Fix \(0<\alpha _0<\alpha _1\). By Lemma 7.5, for any \(\kappa _1<\kappa _c(\alpha _1)\), \(\kappa _0 = \sqrt{\frac{\alpha _0}{\alpha _1}}(1+\kappa _1) - 1\le \kappa _c(\alpha _0)\). Thus,

$$\begin{aligned} 0\le \kappa _c(\alpha _1) - \kappa _c(\alpha _0)\le \frac{1 + \kappa _c(\alpha _1)}{\sqrt{\alpha _1}}\cdot (\sqrt{\alpha _1} - \sqrt{\alpha _0}) \le \frac{1 + \kappa _c(\alpha _0)}{2\alpha _0}\cdot (\alpha _1 - \alpha _0). \end{aligned}$$

\(\square \)

8 Open problems

  • For \(d=3\), does the limit \(\lim \nolimits _{n\rightarrow \infty }\frac{1}{\log n}\log \mathbb {P}[0\overset{\mathcal {L}_{\alpha }}{\longleftrightarrow }\partial B(0,n)]\) exist? Note that if the limit exists, it must depend on \(\alpha \) by Theorems 1.3 and 1.5. Assume that the limit exists and equals \(-c(\alpha )\). Does the limit \(\lim \nolimits _{n\rightarrow \infty }n^{c(\alpha )}\mathbb {P} [0\overset{\mathcal {L}_{\alpha }}{\longleftrightarrow }\partial B(0,n)]\) exist? What is the value of \(c(\alpha )\)? Conditionally on \(0\overset{\mathcal {L}_{\alpha }}{\longleftrightarrow }\partial B(0,n)\), is the typical loop distance between \(0\) and \(\partial B(0,n)\) of order \(\log n\)?

  • For \(d=4\), does \(\mathbb {P}[0\overset{\mathcal {L}_{\alpha }}{\longleftrightarrow }\partial B(0,n)]\) equal \(n^{-2}\) up to some multiplicative factor of power of \(\log n\)? If so, does the power of the logarithm depend on \(\alpha \)? Conditionally on \(0\overset{\mathcal {L}_{\alpha }}{\longleftrightarrow }\partial B(0,n)\), is the typical loop distance between \(0\) and \(\partial B(0,n)\) of order \(\log \log n\)?
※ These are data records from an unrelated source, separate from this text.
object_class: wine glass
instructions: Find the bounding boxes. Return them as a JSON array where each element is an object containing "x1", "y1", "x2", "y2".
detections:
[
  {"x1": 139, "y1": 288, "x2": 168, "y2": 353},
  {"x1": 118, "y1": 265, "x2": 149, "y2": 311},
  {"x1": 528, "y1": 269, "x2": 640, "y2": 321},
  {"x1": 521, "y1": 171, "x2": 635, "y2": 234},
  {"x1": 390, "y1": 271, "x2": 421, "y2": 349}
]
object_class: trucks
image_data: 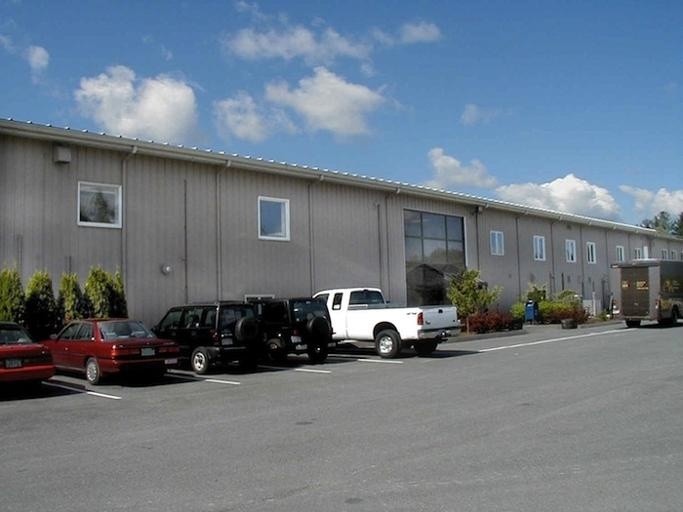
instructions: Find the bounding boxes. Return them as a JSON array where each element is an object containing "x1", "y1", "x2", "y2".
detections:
[{"x1": 607, "y1": 258, "x2": 683, "y2": 327}]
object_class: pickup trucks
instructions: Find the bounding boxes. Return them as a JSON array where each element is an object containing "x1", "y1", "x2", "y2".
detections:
[{"x1": 312, "y1": 287, "x2": 464, "y2": 358}]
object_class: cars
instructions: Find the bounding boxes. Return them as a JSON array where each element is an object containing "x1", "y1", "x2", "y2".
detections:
[
  {"x1": 39, "y1": 312, "x2": 183, "y2": 385},
  {"x1": 0, "y1": 321, "x2": 54, "y2": 390}
]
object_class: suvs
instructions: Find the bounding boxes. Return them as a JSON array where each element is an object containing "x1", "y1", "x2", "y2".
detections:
[
  {"x1": 238, "y1": 297, "x2": 334, "y2": 363},
  {"x1": 149, "y1": 300, "x2": 267, "y2": 375}
]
  • For \(d\ge 5\), do the limits \(\lim \nolimits _{n\rightarrow \infty }n^{d-2}\mathbb {P} [0\overset{\mathcal {L}_{\alpha }}{\longleftrightarrow }\partial B(0,n)]\), \(\lim \nolimits _{||x||\rightarrow \infty }||x||^{2(d-2)}\mathbb {P} [0\overset{\mathcal {L}_{\alpha }}{\longleftrightarrow }x]\), \(\lim \nolimits _{n\rightarrow \infty }n^{\frac{d}{2} - 1}\mathbb {P}[\#\mathcal {C}_{\alpha }(0) > n]\) exist?

  • For \(d\ge 3\), is \(\alpha _{1}= \alpha _c\)?

  • For \(d=5\), is \(\alpha _{\#}=\alpha _c\)? By Proposition 5.10 this would imply also that \(\alpha _{1}= \alpha _c\).